ABSTRACT

Depolarized mitochondria can be degraded via mitophagy, a selective form of autophagy. The RAB GTPase RAB7A was recently shown to play a key role in this process. RAB7A regulates late endocytic trafficking under normal growth conditions but is translocated to the mitochondrial surface following depolarization. However, how RAB7A activity is regulated during mitophagy is not understood. Here, using a proximity-dependent biotinylation approach (miniTurbo), we identified C5orf51 as a specific interactor of GDP-locked RAB7A. C5orf51 also interacts with the RAB7A guanine nucleotide exchange factor (GEF) complex members MON1 and CCZ1. In the absence of C5orf51, localization of RAB7A on depolarized mitochondria is compromised and the protein is degraded by the proteasome. Furthermore, depletion of C5orf51 also inhibited ATG9A recruitment to depolarized mitochondria. Together, these results indicate that C5orf51 is a positive regulator of RAB7A in its shuttling between late endosomes and mitochondria to enable mitophagy.

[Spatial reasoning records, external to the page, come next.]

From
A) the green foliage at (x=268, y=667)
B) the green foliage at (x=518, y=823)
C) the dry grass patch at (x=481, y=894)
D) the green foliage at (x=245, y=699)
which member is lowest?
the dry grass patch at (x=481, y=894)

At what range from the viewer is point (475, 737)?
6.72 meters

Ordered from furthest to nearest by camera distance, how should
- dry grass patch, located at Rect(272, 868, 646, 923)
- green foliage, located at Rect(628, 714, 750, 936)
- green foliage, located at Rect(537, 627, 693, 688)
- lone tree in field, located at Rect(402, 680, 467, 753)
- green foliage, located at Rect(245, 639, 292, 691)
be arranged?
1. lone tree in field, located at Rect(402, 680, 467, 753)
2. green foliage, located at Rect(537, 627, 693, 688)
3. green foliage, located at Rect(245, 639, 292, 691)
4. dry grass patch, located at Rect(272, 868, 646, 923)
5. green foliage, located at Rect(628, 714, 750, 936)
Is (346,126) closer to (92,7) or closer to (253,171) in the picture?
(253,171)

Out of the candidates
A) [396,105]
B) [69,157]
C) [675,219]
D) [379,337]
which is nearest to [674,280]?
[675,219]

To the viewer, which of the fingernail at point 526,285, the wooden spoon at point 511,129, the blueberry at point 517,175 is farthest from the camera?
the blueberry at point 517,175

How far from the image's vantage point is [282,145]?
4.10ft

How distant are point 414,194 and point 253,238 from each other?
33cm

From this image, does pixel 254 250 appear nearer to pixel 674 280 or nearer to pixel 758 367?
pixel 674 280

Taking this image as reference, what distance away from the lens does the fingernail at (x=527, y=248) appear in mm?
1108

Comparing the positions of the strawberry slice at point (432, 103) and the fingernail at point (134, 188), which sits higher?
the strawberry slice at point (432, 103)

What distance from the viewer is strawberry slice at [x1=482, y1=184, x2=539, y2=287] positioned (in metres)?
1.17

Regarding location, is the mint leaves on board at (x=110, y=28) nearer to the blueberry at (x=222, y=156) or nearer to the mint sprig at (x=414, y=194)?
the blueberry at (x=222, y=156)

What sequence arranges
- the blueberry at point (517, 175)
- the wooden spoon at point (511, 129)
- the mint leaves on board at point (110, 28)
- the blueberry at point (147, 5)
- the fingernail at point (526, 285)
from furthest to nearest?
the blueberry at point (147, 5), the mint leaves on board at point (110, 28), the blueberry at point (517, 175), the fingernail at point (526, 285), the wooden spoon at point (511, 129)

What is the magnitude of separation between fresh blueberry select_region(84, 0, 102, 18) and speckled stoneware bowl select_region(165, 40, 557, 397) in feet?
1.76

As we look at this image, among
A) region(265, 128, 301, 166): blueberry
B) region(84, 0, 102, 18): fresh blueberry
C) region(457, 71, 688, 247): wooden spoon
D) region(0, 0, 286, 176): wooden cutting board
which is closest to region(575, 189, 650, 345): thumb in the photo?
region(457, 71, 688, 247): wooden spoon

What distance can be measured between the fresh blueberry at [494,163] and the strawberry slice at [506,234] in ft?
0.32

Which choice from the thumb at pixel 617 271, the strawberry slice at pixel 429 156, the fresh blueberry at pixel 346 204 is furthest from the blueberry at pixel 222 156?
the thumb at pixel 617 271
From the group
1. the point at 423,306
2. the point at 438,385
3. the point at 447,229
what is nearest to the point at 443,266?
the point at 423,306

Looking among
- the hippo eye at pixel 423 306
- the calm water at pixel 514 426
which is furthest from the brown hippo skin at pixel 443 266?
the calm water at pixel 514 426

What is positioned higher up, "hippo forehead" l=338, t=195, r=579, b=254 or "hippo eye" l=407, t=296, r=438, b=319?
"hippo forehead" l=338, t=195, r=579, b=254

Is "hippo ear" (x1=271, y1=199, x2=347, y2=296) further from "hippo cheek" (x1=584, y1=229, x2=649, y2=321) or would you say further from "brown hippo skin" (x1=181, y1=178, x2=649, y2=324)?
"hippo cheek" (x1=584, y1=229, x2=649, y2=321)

Abbreviations: ATG9A: autophagy related 9A; Baf A₁: bafilomycin A₁; BioID: proximity-dependent biotin identification; CCCP: carbonyl cyanide m-chlorophenylhydrazone; CCZ1: CCZ1 homolog, vacuolar protein trafficking and biogenesis associated; DQ-BSA: dye quenched-bovine serum albumin; FYCO1: FYVE and coiled-coil domain autophagy adaptor 1; GAP: GTPase activating protein; GEF: guanine nucleotide exchange factor; KO: knockout; LRPPRC: leucine rich pentatricopeptide repeat containing; MG132: carbobenzoxy-Leu-Leu-leucinal; MON1: MON1 homolog, secretory trafficking associated; mtDNA: mitochondrial DNA; PINK1: PTEN induced kinase 1; PRKN/PARKIN: parkin RBR E3 ubiquitin protein ligase; RMC1: regulator of MON1-CCZ1; TBC1D15: TBC1 domain family member 15; TBC1D17: TBC1 domain family member 17; TOMM20: translocase of outer mitochondrial membrane 20; WDR91: WD repeat domain 91; WT: wild type.

摘要

去极化的线粒体可以通过线粒体自噬（一种选择性的自噬形式）降解。最近显示 RAB GTPase RAB7A 在此过程中发挥关键作用。RAB7A 在正常生长条件下调节晚期内吞转运，但在去极化后易位至线粒体表面。然而，在线粒体自噬过程中如何调节 RAB7A 活性尚不清楚。在这里，使用邻近依赖性生物素化方法 (miniTurbo)，我们将 C5orf51 鉴定为 GDP 锁定的 RAB7A 的特定相互作用物。C5orf51 还与 RAB7A 鸟嘌呤核苷酸交换因子 (GEF) 复合物成员 MON1 和 CCZ1 相互作用。在没有 C5orf51 的情况下，RAB7A 在去极化线粒体上的定位受到损害，蛋白质被蛋白酶体降解。此外，C5orf51 的消耗也抑制了 ATG9A 向去极化线粒体的募集。总之，这些结果表明 C5orf51 是 RAB7A 在晚期内体和线粒体之间穿梭以实现线粒体自噬的正调节因子。

缩写：ATG9A：自噬相关的9A；Baf A ₁ : 巴弗洛霉素 A ₁; BioID：邻近依赖的生物素识别；CCCP：羰基氰间氯苯腙；CCZ1：CCZ1 同源物，液泡蛋白运输和生物发生相关；DQ-BSA：染料淬灭-牛血清白蛋白；FYCO1：FYVE 和卷曲螺旋结构域自噬适配器 1；GAP：GTP酶激活蛋白；GEF：鸟嘌呤核苷酸交换因子；KO：淘汰赛；LRPPRC：富含亮氨酸的五肽重复序列；MG132：carbobenzoxy-Leu-Leu-leucinal；MON1：MON1 同源物，与分泌运输有关；mtDNA：线粒体DNA；PINK1：PTEN 诱导激酶 1；PRKN/PARKIN：parkin RBR E3泛素蛋白连接酶；RMC1：MON1-CCZ1的调节器；TBC1D15：TBC1 域家族成员 15；TBC1D17：TBC1 域家族成员 17；TOMM20：线粒体外膜转位酶 20；WDR91：WD 重复结构域 91；WT：野生型。